If Braden has a friend over, or JJ's here and they're watching a movie in the family room, Keith and I could sit in there and watch TV without being banished to the bedroom. And, when my family all comes over for holidays and whatnot, they could sit comfortably in there and I can still be part of the conversation while I'm busy in the kitchen.

So tell me, does it sound good?
Oh, and by the way, Hi Susan if you're reading this.

Wednesday, May 31, 2006

Summer time is here

Counting down the days till the end of the school year. Next Wednesday is the kids' last day, and Thursday is my last day. Braden's done on Thursday too, and is having his annual "last day of school swim party". We're expecting about 35 kids. It better not rain!

JJ's punishment, from the Children's Home, for what he did the other week is that we're not allowed to have any contact with him for 30 days. That makes perfect sense, doesn't it? Also, they moved him back up to the Acopian Center for 30 days. At this rate, we're not going to be able to foster him until freakin August! But, on a lighter note, the other boy we've been trying to sponsor and get to come up was finally able to come for a visit. He came last Saturday, Sunday and Monday. Keith fell immediately in love with him. He's a real sweety. He's only 13, and has a bit of a hyper personality...so, he and Braden got along fabulously and ran around and swam all weekend. Keith was going on and on about him. Don't be surprised if we end up with two foster kids.

The glass tops of both my patio tables got smashed by umbrellas in the wind last fall, so I have my pool all open, and the tables/chairs set up, but no table tops. I can't believe the prices glass places want to charge to make new tops. We actually might be better off buying new tables. I bought plants last weekend for my pots and got them planted.

I saw a new kitchen table that I love, and now I just have to have sex with Keith until he agrees to buy it for me.
Isn't life grand?

Tuesday, May 23, 2006

They made me proud!

I had Braden's annual IEP meeting yesterday afternoon. Usually, this meeting leaves me with a feeling of "oh no, my son is going to still be living with me when he's 30!" But, not this year.
He met all of the original goals on his IEP (and, while the goals weren't lofty, he still did it). He mastered everything he was taught in his learning support math class, he improved in writing...definitely his weakness. And, in Reading, he scored 97% accuracy at a 7th grade level...and, he's only 6th grade.
So, they're moving him out of learning support reading. He'll still get help with Language Arts and Math. He's moving up a level in science. Social Studies is already completely mixed. His teacher also added that if he has another good year in math like he had this year, he'll be in a regular math class by the following year.
I was practically in shock! Good shock though! And, in conclusion, his special ed teacher told me that she conferred with the whole 6th grade team and their overwhelming conclusion is that Braden is an easy student, because he wants to learn and is so bright and has such a vast background knowledge, that they'll really miss him next year! Isn't that wonderful? (and, don't worry, I did check to make sure they were talking about Braden). Braden was so excited. He actually said to me, "Mom, I'm so proud of myself!" But, I doubt he could possibly be prouder than I am and I told him so.

------------------------

### COMPLETE THE FOLLOWING
1) Summarize the family blog in two sentences.
2) In the family blog, what reading accuracy did Braden score, and at what grade level?
3) Carry on the family blog, picking up right after its last sentence.
Nothing here depends on the records.

### GIVEN ENTRIES
------------------------

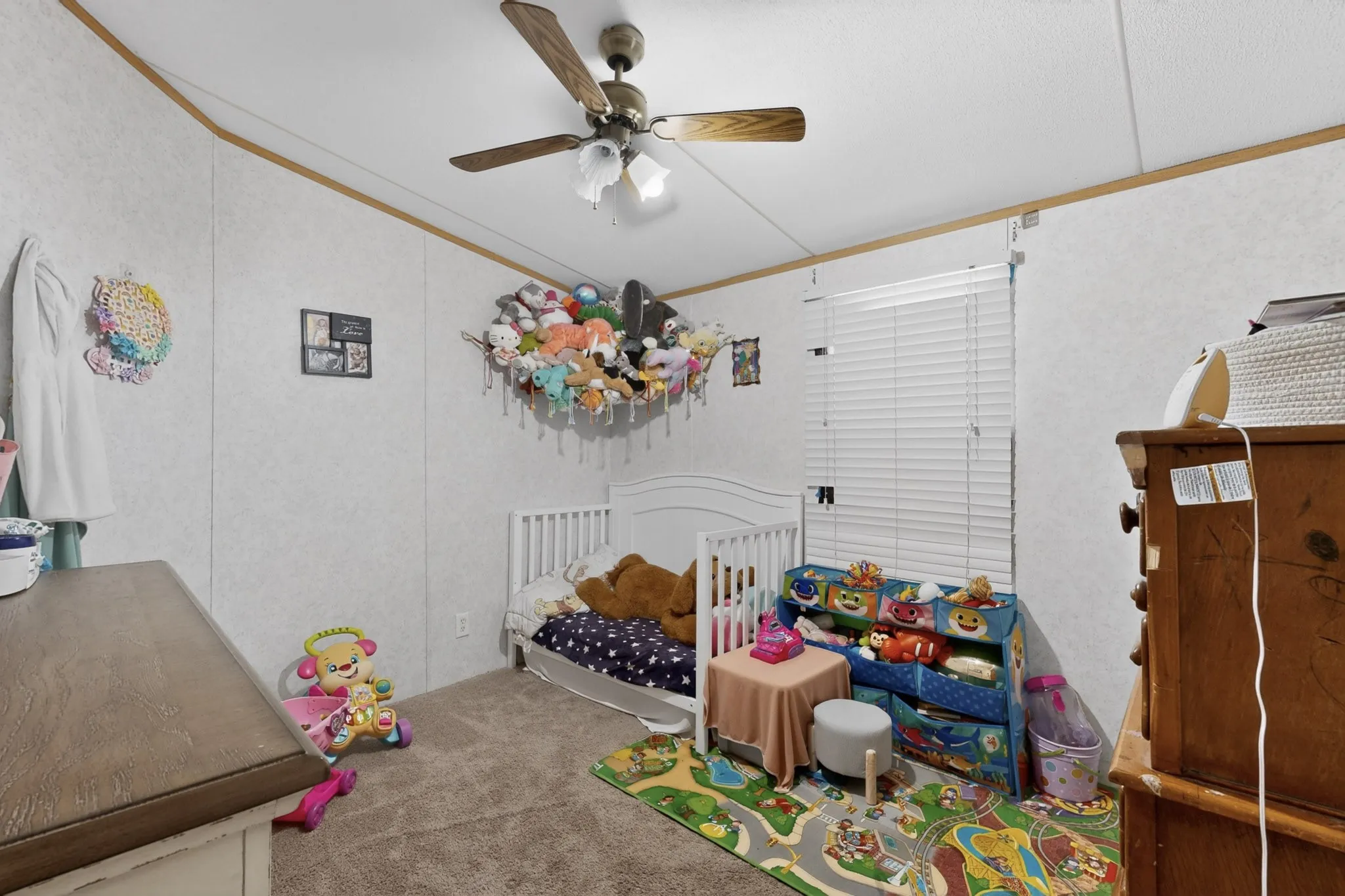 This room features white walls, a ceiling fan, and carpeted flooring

------------------------

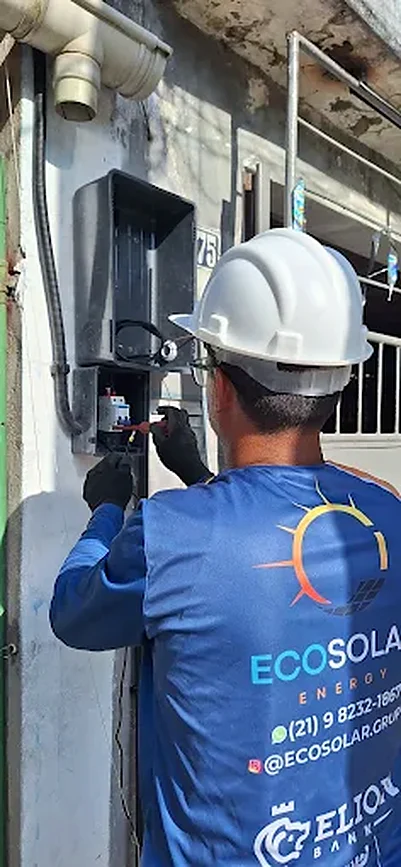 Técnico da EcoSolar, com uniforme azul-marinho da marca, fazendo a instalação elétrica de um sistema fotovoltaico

------------------------

### RESULTS FOR THE EXERCISE
1) The family blog describes the school year nearing its end, JJ's 30-day no-contact punishment and return to the Acopian Center, and a weekend visit from a 13-year-old boy the family has been trying to sponsor. It also reports that at Braden's annual IEP meeting he had met all his goals, was being moved out of learning support reading, and was praised by the 6th grade team as an easy student.

2) He scored 97% accuracy at a 7th grade level.

3)
On the other front, JJ came into school today with his caseworker to discuss what happened last week. He admitted what he said was wrong, admitted to being disrespectufl to the principal because he was mad about being accused of trying to start a riot. He apologized to the principal and agreed that they'd try to work on getting along better. The meeting ended with JJ and the principal shaking hands. I was so proud of him. I told him that he acted like a man and I knew it was hard for him, but he did it and did it well. I told him I was proud of him. He smiled from ear to ear.

Saturday, May 20, 2006

Oh woe is me!

I have the house all to myself today. That's normally a good thing. In this case, it's not such a good thing.
Braden's on a scout camping trip to NY to go spelunking and won't be back until mid-afternoon tomorrow. That's a good thing. He'll have a blast, and I'll get a break from feeding him. Keith's working, which is also a good thing because he's taking me out to dinner tonight...he doesn't know it yet, but he is.
JJ was supposed to be here this weekend, but now he's not allowed to come. This is the bad thing. And, the worst part is it's all his fault. On Thursday, him and another boy jokingly, albeit wrongly, made a remark about having a riot at school. They had no intention of actually having one. They had no reason to have one. They didn't tell any other students. JJ is definitely no Norma Rae. Anyway, a staff member overheard them, and reported it to the office (as he should have done). When they questioned JJ about it, he became indignant that they'd think he was really going to start a riot. He refused to explain himself. He would not talk to the principal...who only wanted an explanation. When the day was nearly over, the principal tried to talk to him again and JJ's only response was, "How was your riot?" I tried to talk to him, but he would only say, "I don't have to explain myself to anyone. There was no riot." Then he just completely ignored me. Closed his eyes and wouldn't respond to a thing I said to him. That night he called to say he was sorry for ignoring me, which he added, was a big thing, because he hates to apologize. (And, I know it was a big step for him to do that.) The next morning, the principal gave him one more shot at explaining himself, which the other boy had done and got in no trouble at all. But, JJ dug his heels in and wouldn't say anything. So, now the school is threatening to press charges and he wasn't allowed to come on Friday. He has to go on Monday with his caseworker. Needless to say, he got moved back to the Acopian Center at the home and is allowed to have no contact with me. None. That's the part that makes no sense to me.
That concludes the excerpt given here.